■ **What the task requires**:
What you return should be the full listing, word for word, without a single image.

■ **Data provided**:

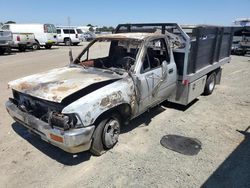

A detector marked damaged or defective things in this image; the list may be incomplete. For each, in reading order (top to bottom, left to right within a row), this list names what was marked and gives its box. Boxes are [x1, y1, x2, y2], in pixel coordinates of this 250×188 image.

damaged hood [9, 66, 122, 103]
burned truck [5, 23, 232, 156]
fire-damaged cab [5, 23, 232, 156]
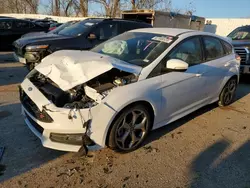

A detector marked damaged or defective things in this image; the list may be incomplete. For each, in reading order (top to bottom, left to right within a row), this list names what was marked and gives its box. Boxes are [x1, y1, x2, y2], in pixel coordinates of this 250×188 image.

front bumper damage [19, 78, 116, 153]
damaged front end [20, 50, 141, 153]
crumpled hood [34, 50, 143, 91]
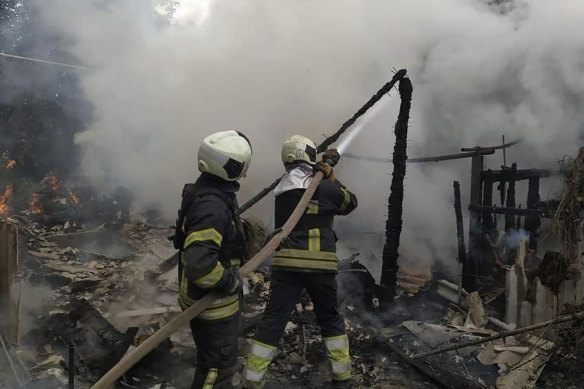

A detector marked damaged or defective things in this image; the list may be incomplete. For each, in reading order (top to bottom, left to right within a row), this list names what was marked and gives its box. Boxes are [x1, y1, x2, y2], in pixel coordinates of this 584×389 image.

burnt wooden post [0, 221, 18, 342]
charred beam leaning [237, 70, 406, 215]
charred beam leaning [378, 75, 410, 300]
charred wooden beam [378, 75, 410, 300]
burnt wooden post [380, 75, 412, 300]
burnt wooden post [466, 153, 484, 290]
charred wooden beam [524, 177, 544, 250]
burnt wooden post [524, 177, 544, 252]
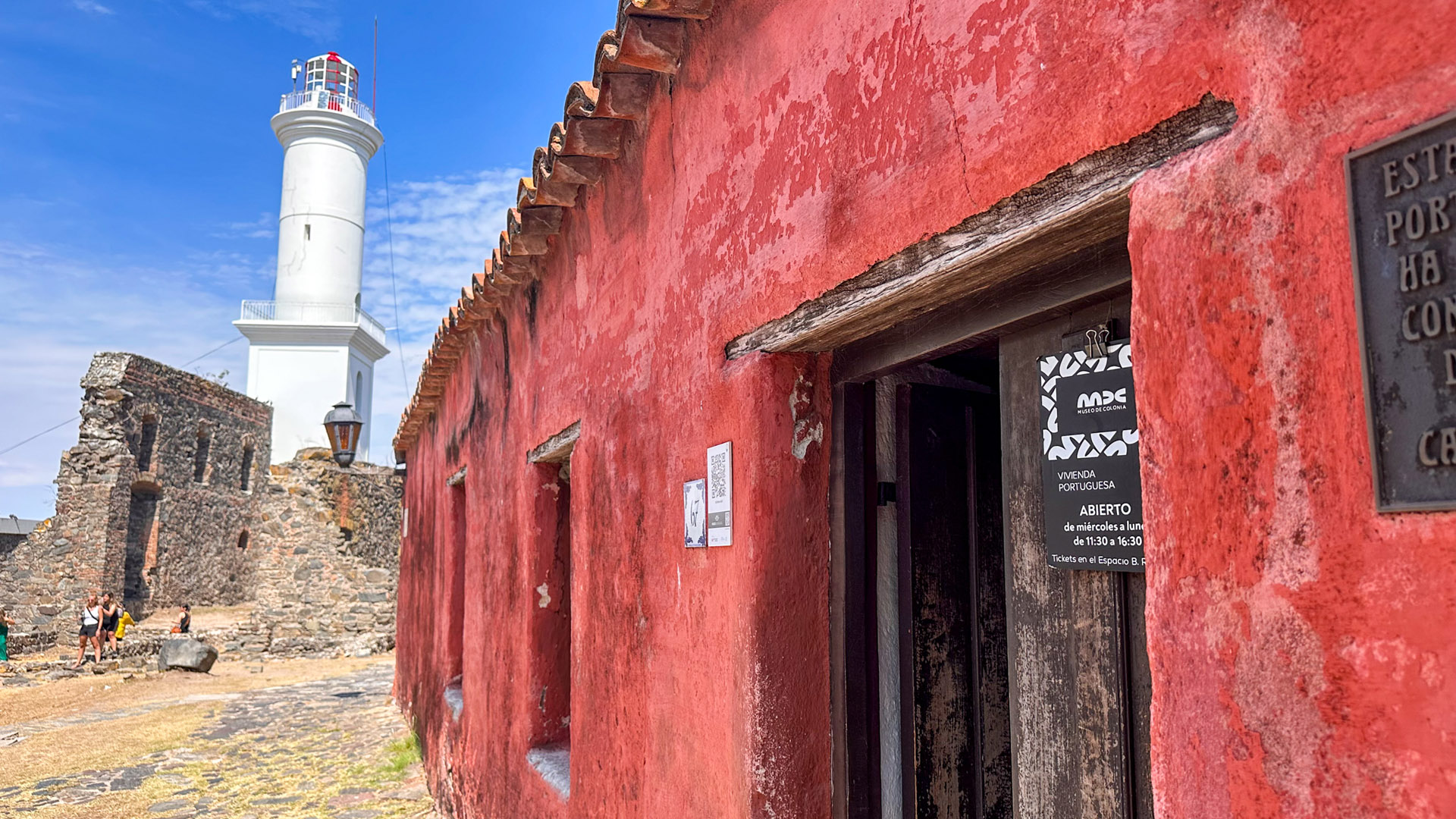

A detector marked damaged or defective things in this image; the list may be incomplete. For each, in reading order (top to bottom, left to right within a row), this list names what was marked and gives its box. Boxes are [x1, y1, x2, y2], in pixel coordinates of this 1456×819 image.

peeling red paint [399, 2, 1456, 816]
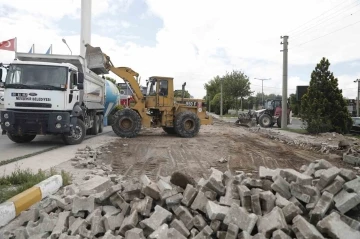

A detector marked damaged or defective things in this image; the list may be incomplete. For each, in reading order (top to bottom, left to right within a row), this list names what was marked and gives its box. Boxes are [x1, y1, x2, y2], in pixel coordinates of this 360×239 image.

broken concrete block [50, 212, 70, 238]
broken concrete block [71, 195, 94, 214]
broken concrete block [78, 175, 112, 195]
broken concrete block [119, 209, 139, 235]
broken concrete block [130, 196, 153, 217]
broken concrete block [143, 182, 161, 201]
broken concrete block [139, 205, 172, 233]
broken concrete block [169, 218, 190, 237]
broken concrete block [170, 171, 195, 190]
broken concrete block [174, 205, 194, 230]
broken concrete block [181, 184, 198, 206]
broken concrete block [190, 190, 210, 213]
broken concrete block [205, 200, 228, 220]
broken concrete block [222, 203, 258, 232]
broken concrete block [258, 190, 276, 215]
broken concrete block [258, 206, 288, 238]
broken concrete block [272, 176, 292, 200]
broken concrete block [274, 191, 292, 208]
broken concrete block [282, 202, 302, 224]
broken concrete block [278, 168, 312, 185]
broken concrete block [292, 215, 324, 239]
broken concrete block [310, 190, 334, 224]
broken concrete block [316, 166, 340, 190]
broken concrete block [318, 212, 360, 238]
broken concrete block [332, 190, 360, 214]
broken concrete block [344, 177, 360, 194]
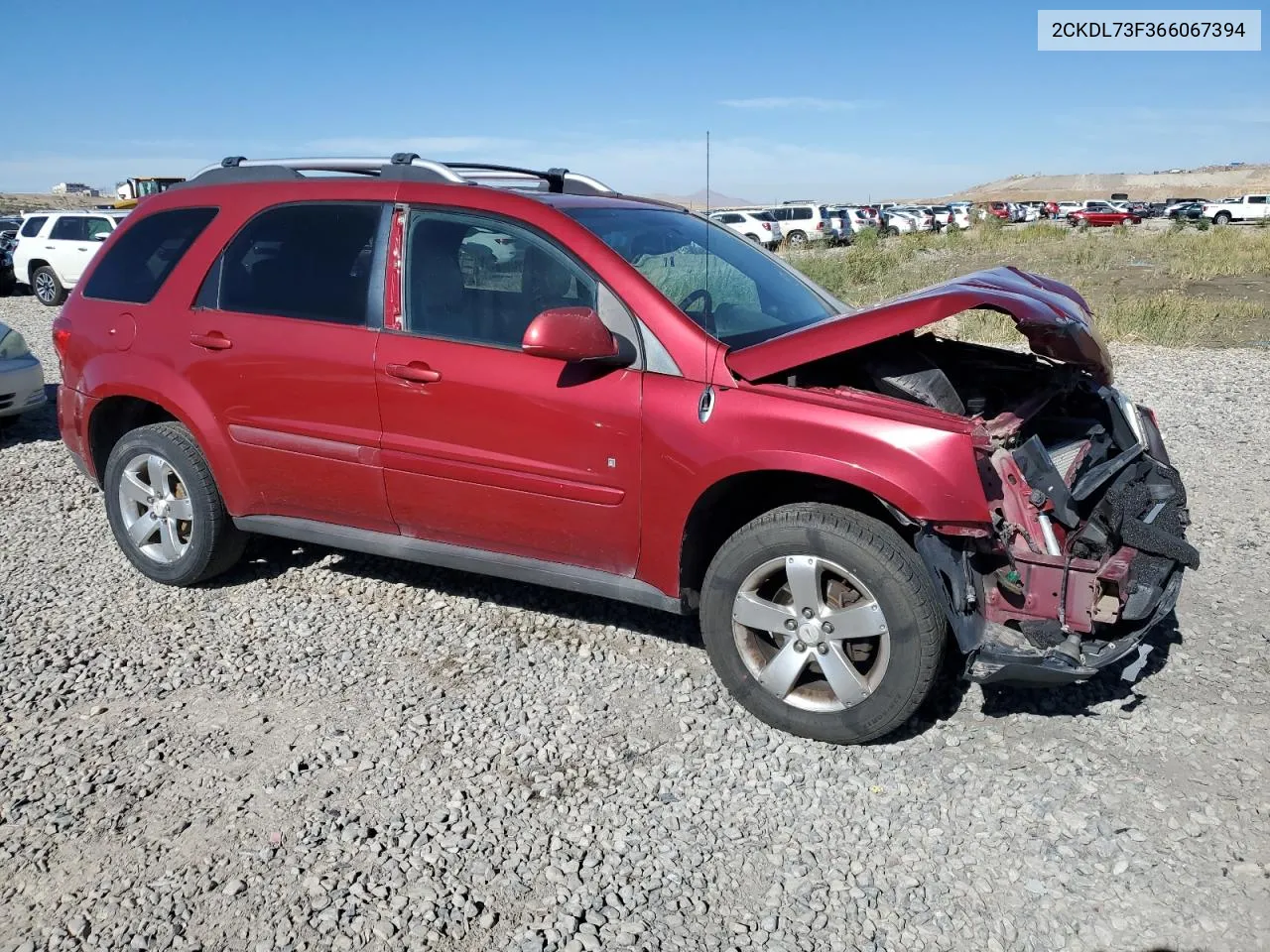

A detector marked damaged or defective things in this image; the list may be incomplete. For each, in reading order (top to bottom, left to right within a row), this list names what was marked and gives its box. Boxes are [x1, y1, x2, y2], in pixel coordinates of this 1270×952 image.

crumpled hood [726, 266, 1112, 386]
damaged front end [726, 269, 1199, 685]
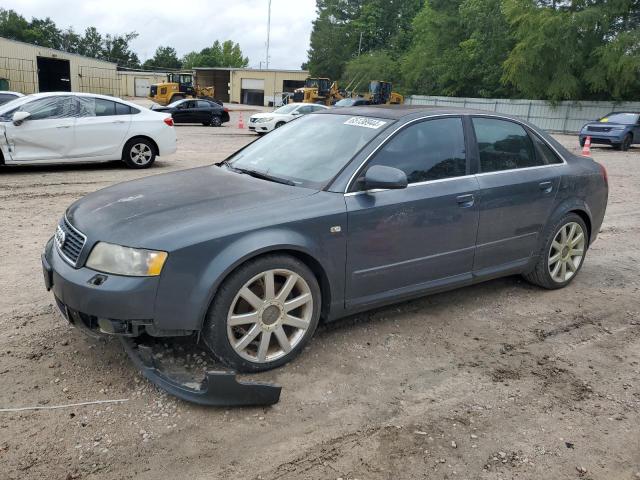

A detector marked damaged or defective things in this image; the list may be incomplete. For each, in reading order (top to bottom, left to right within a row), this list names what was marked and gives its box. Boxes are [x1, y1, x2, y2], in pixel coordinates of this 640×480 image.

detached bumper piece [120, 336, 280, 406]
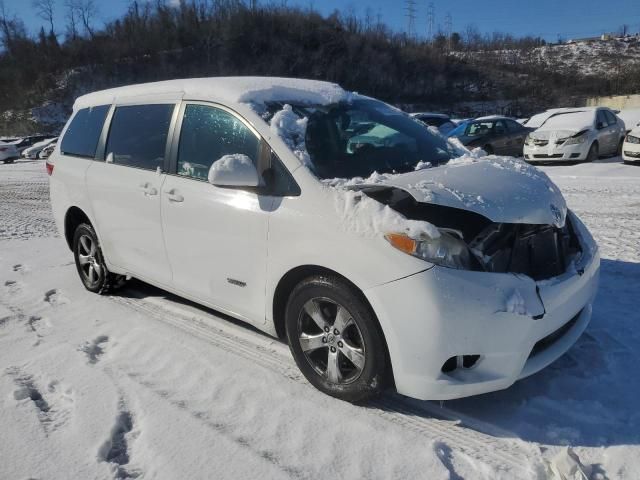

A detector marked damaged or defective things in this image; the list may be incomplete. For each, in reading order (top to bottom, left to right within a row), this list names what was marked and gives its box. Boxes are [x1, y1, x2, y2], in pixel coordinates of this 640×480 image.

■ **Solution for this task**:
A detector marked damaged or defective things in this image; the list may be incomplete. For each, in reading order (top to bottom, left to right within a row), this list names what was marked and gives its box. Boxes are [x1, y1, x2, y2], in pixel coordinates of this 250×188 image.

damaged hood [9, 66, 122, 103]
burned truck [5, 23, 232, 156]
fire-damaged cab [5, 23, 232, 156]

A detector marked damaged or defective things in this image; the list may be incomplete. For each, in reading order (top to bottom, left to right within a row), this list names what was marked and gives its box. Boxes are [x1, y1, x2, y2], in pixel coordinates of this 250×188 image.

front bumper damage [19, 78, 116, 153]
damaged front end [20, 50, 141, 153]
crumpled hood [34, 50, 143, 91]

A detector marked damaged or defective things in this image; the list may be incomplete. For each, in reading order (top to bottom, left to right within a row), this list names what was marked and gives its box. Boxes are [x1, y1, x2, y2], in pixel coordinates of this 584×389 image.

burnt wooden post [0, 221, 18, 342]
charred beam leaning [237, 70, 406, 215]
charred beam leaning [378, 75, 410, 300]
charred wooden beam [378, 75, 410, 300]
burnt wooden post [380, 75, 412, 300]
burnt wooden post [466, 153, 484, 290]
charred wooden beam [524, 177, 544, 250]
burnt wooden post [524, 177, 544, 252]

A detector marked damaged or defective things in this image; the list may be incomplete. For each, in reading order (top to bottom, left to right within a row), this list names what was marked and gives its box. Boxes are [x1, y1, x2, y2], in pixel coordinates of this 1456×819 image.

peeling red paint [399, 2, 1456, 816]

A detector marked damaged or defective things in this image; the list may be incomplete. For each, in reading order (top to bottom, left to right within a row), this list names what was marked and gives its box. Boxes are [x1, y1, x2, y2], in pixel coordinates of this 360×239 image.

broken concrete block [50, 212, 70, 238]
broken concrete block [71, 195, 94, 214]
broken concrete block [78, 175, 112, 195]
broken concrete block [119, 209, 139, 235]
broken concrete block [130, 196, 153, 217]
broken concrete block [143, 182, 161, 201]
broken concrete block [139, 205, 172, 233]
broken concrete block [169, 218, 190, 237]
broken concrete block [170, 171, 195, 190]
broken concrete block [174, 205, 194, 230]
broken concrete block [181, 184, 198, 206]
broken concrete block [190, 190, 210, 213]
broken concrete block [205, 200, 228, 220]
broken concrete block [222, 203, 258, 232]
broken concrete block [258, 190, 276, 215]
broken concrete block [258, 206, 288, 238]
broken concrete block [272, 176, 292, 200]
broken concrete block [274, 191, 292, 208]
broken concrete block [282, 202, 302, 224]
broken concrete block [278, 168, 312, 185]
broken concrete block [292, 215, 324, 239]
broken concrete block [310, 190, 334, 224]
broken concrete block [316, 166, 340, 190]
broken concrete block [318, 212, 360, 238]
broken concrete block [332, 190, 360, 214]
broken concrete block [344, 177, 360, 194]

A detector marked damaged or defective things in this image; the list may be incomplete. For each, in reading order (top to bottom, left to right within a row), this list names what was marked and gives its box. Boxes are [x1, y1, x2, y2], in pixel coordinates of this 1270×952 image.

crumpled hood [726, 266, 1112, 386]
damaged front end [726, 269, 1199, 685]

A detector marked damaged or defective things in this image; the list may be incomplete. For each, in reading order (top to bottom, left to right within a row), this list names what was marked and gives its box. Boxes are [x1, y1, x2, y2], in pixel coordinates of this 640×480 image.

detached bumper piece [120, 336, 280, 406]

A detector marked damaged or defective things in this image; the list may be incomplete. For each, in reading order (top to bottom, left to right within a row), this list names what was marked and gives its box. Boxes are [x1, y1, x2, y2], in pixel coordinates of this 640×480 image.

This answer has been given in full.